*** Extracted material ***
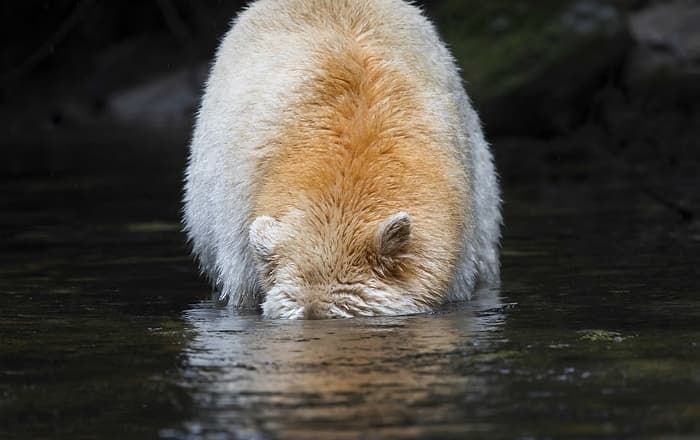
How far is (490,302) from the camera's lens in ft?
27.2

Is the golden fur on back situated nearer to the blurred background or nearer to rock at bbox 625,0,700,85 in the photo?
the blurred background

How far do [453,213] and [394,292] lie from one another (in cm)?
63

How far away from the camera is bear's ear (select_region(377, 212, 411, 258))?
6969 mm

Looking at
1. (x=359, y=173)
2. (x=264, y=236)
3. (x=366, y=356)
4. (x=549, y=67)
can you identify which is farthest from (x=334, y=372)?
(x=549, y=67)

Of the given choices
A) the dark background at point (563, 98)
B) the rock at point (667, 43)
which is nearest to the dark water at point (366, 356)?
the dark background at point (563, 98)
***
*** Extracted material ***
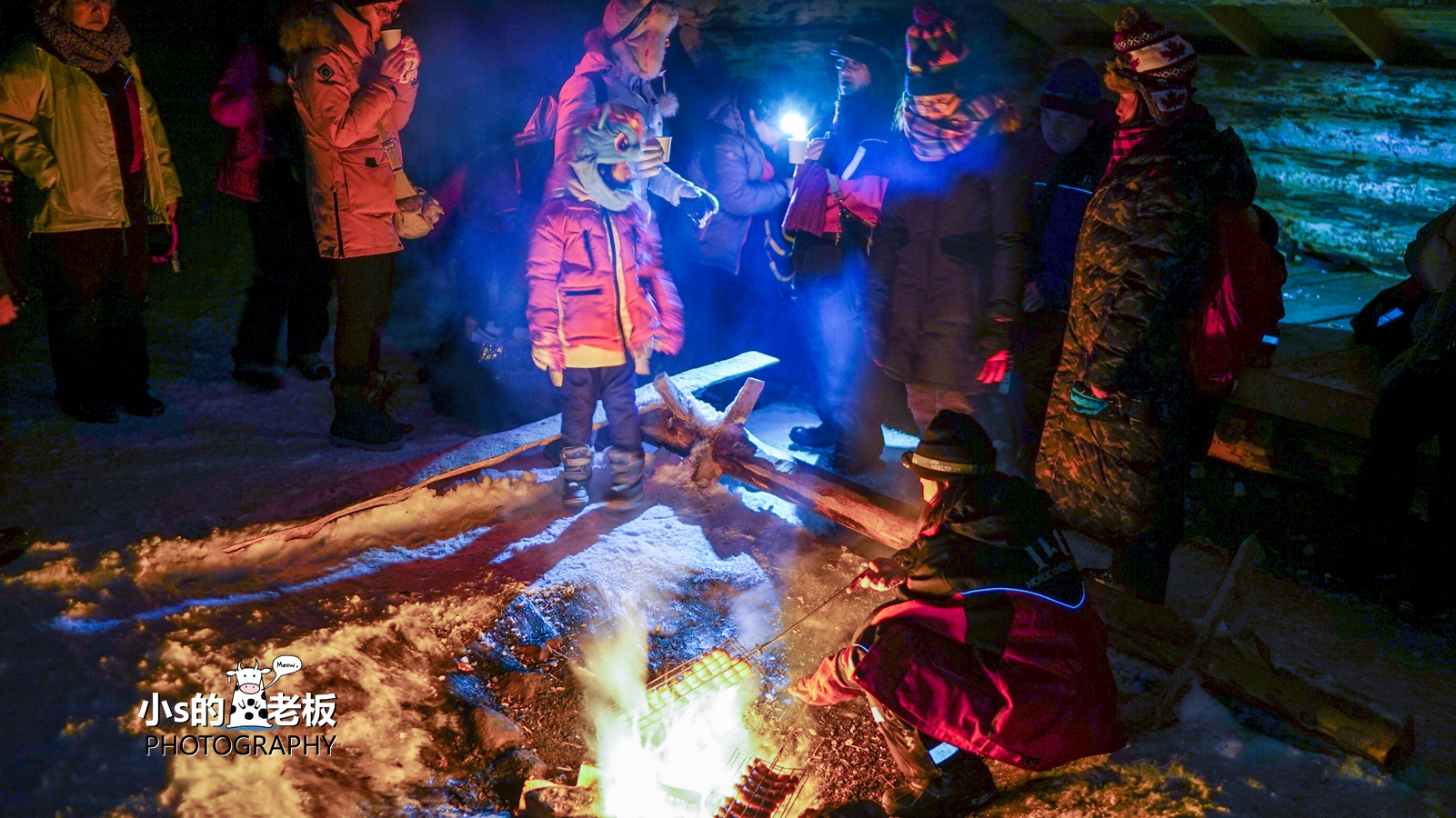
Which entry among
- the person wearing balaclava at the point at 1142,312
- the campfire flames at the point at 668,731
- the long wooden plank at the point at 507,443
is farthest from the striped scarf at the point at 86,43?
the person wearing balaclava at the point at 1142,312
***
*** Extracted material ***
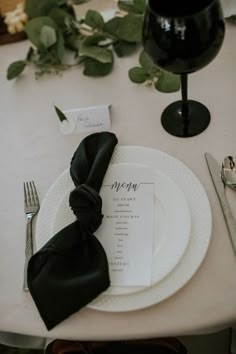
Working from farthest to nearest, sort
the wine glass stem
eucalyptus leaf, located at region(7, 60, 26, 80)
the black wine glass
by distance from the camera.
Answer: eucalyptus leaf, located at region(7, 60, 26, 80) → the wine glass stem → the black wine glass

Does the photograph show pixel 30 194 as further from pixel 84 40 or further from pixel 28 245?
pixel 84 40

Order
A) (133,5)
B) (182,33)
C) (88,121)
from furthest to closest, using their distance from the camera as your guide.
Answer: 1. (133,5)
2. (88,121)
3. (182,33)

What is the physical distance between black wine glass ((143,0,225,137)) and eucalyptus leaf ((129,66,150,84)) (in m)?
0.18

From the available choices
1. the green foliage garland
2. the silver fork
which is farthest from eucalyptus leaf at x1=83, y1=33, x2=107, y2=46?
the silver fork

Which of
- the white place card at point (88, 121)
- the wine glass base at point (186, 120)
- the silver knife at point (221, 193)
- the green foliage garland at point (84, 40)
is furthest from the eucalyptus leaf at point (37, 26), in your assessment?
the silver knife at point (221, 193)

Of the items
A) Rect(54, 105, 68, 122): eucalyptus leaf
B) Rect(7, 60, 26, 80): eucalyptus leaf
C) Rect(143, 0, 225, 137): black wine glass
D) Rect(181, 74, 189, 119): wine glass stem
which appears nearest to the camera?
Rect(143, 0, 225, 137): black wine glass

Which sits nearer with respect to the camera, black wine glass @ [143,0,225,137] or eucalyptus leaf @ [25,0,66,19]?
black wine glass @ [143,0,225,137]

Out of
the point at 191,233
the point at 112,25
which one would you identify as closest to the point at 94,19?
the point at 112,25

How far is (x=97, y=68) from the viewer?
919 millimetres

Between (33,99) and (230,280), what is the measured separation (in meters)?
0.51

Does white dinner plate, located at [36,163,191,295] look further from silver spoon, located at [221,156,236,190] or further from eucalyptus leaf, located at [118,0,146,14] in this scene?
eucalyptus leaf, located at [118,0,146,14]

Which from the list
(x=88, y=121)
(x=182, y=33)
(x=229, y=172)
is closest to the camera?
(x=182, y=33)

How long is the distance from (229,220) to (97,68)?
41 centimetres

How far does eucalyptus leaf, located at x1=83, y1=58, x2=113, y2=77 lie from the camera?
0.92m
***
:: What this task involves ::
Please return each line of the data above that contains the word "further". Case matters.

:: Task response ::
Does the photograph show pixel 30 194 as further from pixel 84 40 or further from pixel 28 245?
Does white dinner plate, located at [36,163,191,295] look further from silver spoon, located at [221,156,236,190] or further from eucalyptus leaf, located at [118,0,146,14] in this scene?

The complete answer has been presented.